Anywhere, energy is the engine for economic growth but as long as generators can be bought, no one deems it necessary to confront the power issue headlong and demand real change. The economy lies prostrate chiefly because of epileptic power supply leaving people without a key ingredient in employing their creativity and ingenuity. The middle and top classes are completely disconnected with the bottom who they treat with utter disdain. The bottom is the war front where there is constant battle for survival. The bottom is where the infrastructure of the stomach is important than physical infrastructure as revealed by the election of Ayodele Fayose in Ekiti-State. The bottom is where the language is survival. The bottom is the biome of neglect.

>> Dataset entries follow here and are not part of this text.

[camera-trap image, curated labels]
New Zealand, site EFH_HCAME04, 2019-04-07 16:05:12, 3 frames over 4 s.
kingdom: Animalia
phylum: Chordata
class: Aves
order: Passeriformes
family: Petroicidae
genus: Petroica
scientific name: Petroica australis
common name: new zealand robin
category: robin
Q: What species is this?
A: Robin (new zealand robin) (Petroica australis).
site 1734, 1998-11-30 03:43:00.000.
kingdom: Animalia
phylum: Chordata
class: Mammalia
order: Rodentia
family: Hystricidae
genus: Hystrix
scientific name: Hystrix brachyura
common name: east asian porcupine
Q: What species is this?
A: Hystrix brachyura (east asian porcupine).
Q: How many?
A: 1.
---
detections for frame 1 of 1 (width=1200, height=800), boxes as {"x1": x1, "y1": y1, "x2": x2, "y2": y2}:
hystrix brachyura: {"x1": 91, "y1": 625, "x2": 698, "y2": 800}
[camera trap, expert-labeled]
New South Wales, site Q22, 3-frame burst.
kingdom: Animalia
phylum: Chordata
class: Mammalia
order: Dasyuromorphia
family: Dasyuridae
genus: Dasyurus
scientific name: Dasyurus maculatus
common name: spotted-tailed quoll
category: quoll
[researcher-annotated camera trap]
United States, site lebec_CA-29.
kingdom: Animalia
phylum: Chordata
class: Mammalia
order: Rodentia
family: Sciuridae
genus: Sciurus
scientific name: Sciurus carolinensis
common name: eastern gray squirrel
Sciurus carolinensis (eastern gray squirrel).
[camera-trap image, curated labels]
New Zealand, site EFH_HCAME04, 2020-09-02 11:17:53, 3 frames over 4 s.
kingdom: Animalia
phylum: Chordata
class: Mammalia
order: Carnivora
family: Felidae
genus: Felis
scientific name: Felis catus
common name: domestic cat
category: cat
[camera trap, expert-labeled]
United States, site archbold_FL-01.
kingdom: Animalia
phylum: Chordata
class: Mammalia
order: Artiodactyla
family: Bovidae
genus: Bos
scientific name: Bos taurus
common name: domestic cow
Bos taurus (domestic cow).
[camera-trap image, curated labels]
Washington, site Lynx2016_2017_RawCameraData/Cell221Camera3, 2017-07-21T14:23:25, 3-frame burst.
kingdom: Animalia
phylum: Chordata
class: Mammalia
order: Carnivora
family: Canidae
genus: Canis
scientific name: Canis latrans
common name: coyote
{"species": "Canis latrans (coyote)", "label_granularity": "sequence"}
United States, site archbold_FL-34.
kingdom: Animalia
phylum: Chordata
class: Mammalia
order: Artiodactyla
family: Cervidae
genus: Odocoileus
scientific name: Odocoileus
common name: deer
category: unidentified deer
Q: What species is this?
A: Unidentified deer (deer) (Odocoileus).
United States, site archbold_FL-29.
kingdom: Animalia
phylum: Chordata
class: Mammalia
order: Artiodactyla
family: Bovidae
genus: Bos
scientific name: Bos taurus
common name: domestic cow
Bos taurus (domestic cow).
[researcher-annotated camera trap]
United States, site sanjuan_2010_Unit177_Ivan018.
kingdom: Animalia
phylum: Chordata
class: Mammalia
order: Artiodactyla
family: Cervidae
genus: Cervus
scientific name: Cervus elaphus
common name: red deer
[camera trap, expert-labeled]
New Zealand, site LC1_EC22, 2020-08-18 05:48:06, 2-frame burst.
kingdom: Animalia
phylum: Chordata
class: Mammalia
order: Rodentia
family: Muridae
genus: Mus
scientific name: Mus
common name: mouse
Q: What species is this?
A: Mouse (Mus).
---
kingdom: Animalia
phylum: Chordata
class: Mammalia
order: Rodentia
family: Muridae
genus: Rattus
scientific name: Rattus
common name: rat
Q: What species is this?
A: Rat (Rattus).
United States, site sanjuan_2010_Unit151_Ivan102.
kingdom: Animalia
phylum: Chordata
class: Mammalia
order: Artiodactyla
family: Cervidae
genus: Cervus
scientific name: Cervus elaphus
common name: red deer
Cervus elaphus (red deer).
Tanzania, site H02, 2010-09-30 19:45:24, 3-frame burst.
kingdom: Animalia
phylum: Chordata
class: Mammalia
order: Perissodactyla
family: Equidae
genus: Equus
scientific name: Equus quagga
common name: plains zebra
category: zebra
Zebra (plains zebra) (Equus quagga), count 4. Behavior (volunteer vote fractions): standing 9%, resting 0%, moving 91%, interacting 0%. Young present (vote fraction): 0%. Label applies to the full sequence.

What to do? This country’s middle class must save this country to save themselves. The middle class must embrace a traditionalist philosophy. Adam Smith in “The Theory of Moral Sentiments,” developed a crucial policy question: How do you embed people in relationships that will discourage selfish behaviour and emotionally reward virtue and self-control? Nigeria’s middle class will be better served to adopt the traditionalist philosophy of building and strengthening institutions that breed responsible people instead of undermining them as long as their own basic comfort is guaranteed. Elect the right people to build institutions and strengthen old ones instead of distributing cash, money, rice and clothing. The tone and nature of politics in this country can and will change if the middle class stays engage in the political process. Nigeria can be a better country if the middle class believes that there is more to life than owning a house, car, generator, borehole, guards, maids and enjoying vacations.

The Ekiti election once again exposes the ugly soft underbelly of the aloof middle class. Political office holders are not elected on Twitter, Facebook or on cable channels in the comfort of our homes while we flip channels looking for our favourite program. We can elect the right leader only when we go out to vote. How do you encourage equal access to education for every child by not electing someone who believes in education and has a workable plan? How can you get young men to stay back in the villages, farm and be useful instead of drifting into the world of cult, kidnapping and all forms of violence without people who can get the process going?

How can you build a nation that cares for the vulnerable among us without electing someone who shares your belief into a position where it can be done? We want a nation held together by shared beliefs. We want a nation where people flourish because they have been encouraged by society to adopt certain habits and behaviours that advances everyone fair and square. Nations who have had these done definitely have a politically engaged and active middle class with heightened sense of values.

Nigeria is all too sick and getting sicker. Politicians in the executive arm and their minions loot because the civil servants, who are in the middle class, allow it. The top military brass creams off defence budgets because the officers cadre let it pass. The Judiciary subverts justice because they are given to inducement. Law enforcement takes bribes and they are the middle class. The legislatures do not legislate because they are in bed with the executive and separation of powers is alien to them and voter apathy makes it possible for charlatans to be elected into high office.

Apart from the Judiciary, other arms of government are subject to elections but the middle class does not vote. They are too pedantic, self-conceited and self-opinionated with a certain uneducated arrogance to “waste” a few hours on a line with peasants and “ruffians” to vote. The battle is between cutthroat free-market capitalism on a pedestal of indifference on one hand and social philosophy on another.

The first step is to acknowledge that there is a moral crisis in this country. A frightening crisis of voter apathy has enveloped us leaving a small section of the citizenry to elect those who determine what gets done and for whose benefit. Who is causing this crisis? It is the amoral collective of this nation known as the middle class. They are the ruiners of this nation and that includes you. Yes, you!